Fenomena bullying di media sosial, khususnya di Twitter, telah menjadi isu yang semakin memprihatinkan dengan dampak signifikan terhadap kesehatan mental pengguna. Dalam rangka mengatasi masalah ini, deteksi otomatis tweet yang mengandung konten bullying menjadi sangat penting. Penelitian ini bertujuan untuk membandingkan performa dua model pemrosesan bahasa alami terbaru, yaitu BERT (Bidirectional Encoder Representations from Transformers) dan XLNet, dalam klasifikasi tweet yang mengandung bullying. Metodologi penelitian ini melibatkan pengumpulan dataset tweet yang telah dilabeli sebagai bullying atau non-bullying. Proses preprocessing teks dilakukan untuk membersihkan dan menyiapkan data sebelum digunakan dalam pelatihan model. Kedua model, BERT dan XLNet, dilatih dan diuji menggunakan dataset yang sama. Evaluasi performa dilakukan dengan menggunakan metrik akurasi, presisi, recall, dan F1-score. Hasil penelitian menunjukkan bahwa kedua model memiliki kemampuan yang baik dalam mengidentifikasi tweet bullying, akan tetapi XLNet menunjukkan performa yang lebih unggul dibandingkan BERT dengan tingkat akurasi sebesar 95%. Dengan nilai presisi  = 100%, recall  = 0,87%, dan F1-score = 0,88%. XLNet mampu menangkap konteks dan nuansa bahasa yang lebih kompleks dalam tweet, yang berkontribusi pada akurasi klasifikasi yang lebih tinggi. Penelitian ini memberikan kontribusi penting dalam bidang deteksi bullying di media sosial dengan menunjukkan bahwa penggunaan model XLNet lebih efektif dibandingkan BERT. Temuan ini dapat membantu platform seperti Twitter dalam mengidentifikasi dan mencegah konten bullying, sehingga menciptakan lingkungan online yang lebih aman bagi pengguna, serta dapat digunakan sebagai dasar untuk pengembangan sistem deteksi bullying yang lebih canggih dan efisien di masa depan.

 

Abstract

The phenomenon of bullying on social media, particularly on Twitter, has become an increasingly concerning issue with significant impacts on users' mental health.
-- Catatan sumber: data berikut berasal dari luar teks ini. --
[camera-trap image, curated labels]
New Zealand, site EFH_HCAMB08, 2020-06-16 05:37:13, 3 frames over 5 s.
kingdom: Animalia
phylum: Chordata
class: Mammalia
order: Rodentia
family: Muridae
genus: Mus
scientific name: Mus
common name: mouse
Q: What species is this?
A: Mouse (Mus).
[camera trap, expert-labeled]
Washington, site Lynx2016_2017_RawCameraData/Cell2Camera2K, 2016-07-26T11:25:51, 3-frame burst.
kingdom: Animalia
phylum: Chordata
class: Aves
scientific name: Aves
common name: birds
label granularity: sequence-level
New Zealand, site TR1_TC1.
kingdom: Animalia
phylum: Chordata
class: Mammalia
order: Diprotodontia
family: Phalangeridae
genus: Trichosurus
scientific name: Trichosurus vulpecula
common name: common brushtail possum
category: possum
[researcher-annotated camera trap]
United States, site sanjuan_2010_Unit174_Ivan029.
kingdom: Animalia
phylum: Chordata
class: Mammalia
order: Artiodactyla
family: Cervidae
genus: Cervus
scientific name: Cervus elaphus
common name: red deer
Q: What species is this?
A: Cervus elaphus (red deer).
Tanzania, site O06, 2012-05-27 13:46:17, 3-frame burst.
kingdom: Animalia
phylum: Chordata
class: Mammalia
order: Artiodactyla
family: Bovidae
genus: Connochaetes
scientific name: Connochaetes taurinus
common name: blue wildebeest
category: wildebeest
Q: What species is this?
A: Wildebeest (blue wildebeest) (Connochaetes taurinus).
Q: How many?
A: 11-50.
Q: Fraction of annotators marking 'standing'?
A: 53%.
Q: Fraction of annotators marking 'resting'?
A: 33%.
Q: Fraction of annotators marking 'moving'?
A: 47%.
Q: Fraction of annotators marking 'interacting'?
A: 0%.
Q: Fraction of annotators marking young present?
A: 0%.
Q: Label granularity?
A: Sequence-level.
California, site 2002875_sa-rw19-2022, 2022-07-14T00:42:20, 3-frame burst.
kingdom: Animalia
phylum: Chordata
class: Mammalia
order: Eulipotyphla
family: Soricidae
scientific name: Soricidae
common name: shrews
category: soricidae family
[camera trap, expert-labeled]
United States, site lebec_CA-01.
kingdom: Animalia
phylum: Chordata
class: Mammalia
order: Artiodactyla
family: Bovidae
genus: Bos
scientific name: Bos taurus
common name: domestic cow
In order to address this issue, automatic detection of tweets containing bullying content is crucial. This study aims to compare the performance of two recent natural language processing models, namely BERT (Bidirectional Encoder Representations from Transformers) and XLNet, in the classification of tweets containing bullying. The research methodology involves collecting a dataset of tweets that have been labelled as bullying or non-bullying. Text preprocessing is done to clean and prepare the data before it is used in model training. Both models, BERT and XLNet, were trained and tested using the same dataset. Performance evaluation was conducted using accuracy, precision, recall, and F1-score metrics. The results show that both models have a good ability to identify bullying tweets, but XLNet shows superior performance compared to BERT with an accuracy rate of 95%. With precision = 100%, recall = 0.87%, and F1-score = 0.88%. XLNet is able to capture more complex context and language nuances in tweets, which contributes to higher classification accuracy. This research makes an important contribution to the field of bullying detection on social media by showing that the use of the XLNet model is more effective than BERT. These findings can help platforms like Twitter identify and prevent bullying content, thereby creating a safer online environment for users, and can be used as a basis for the development of more sophisticated and efficient bullying detection systems in the future.

Downloads

Download data is not yet available.

Referensi

ADOMA, A. F., HENRY, N. M. AND CHEN, W. 2020 .Comparative Analyses of Bert, Roberta, Distilbert, and Xlnet for Text-Based Emotion Recognition. 2020 17th International Computer Conference on Wavelet Active Media Technology and Information Processing, ICCWAMTIP 2020, pp. 117–121. doi: 10.1109/ICCWAMTIP51612.2020.9317379.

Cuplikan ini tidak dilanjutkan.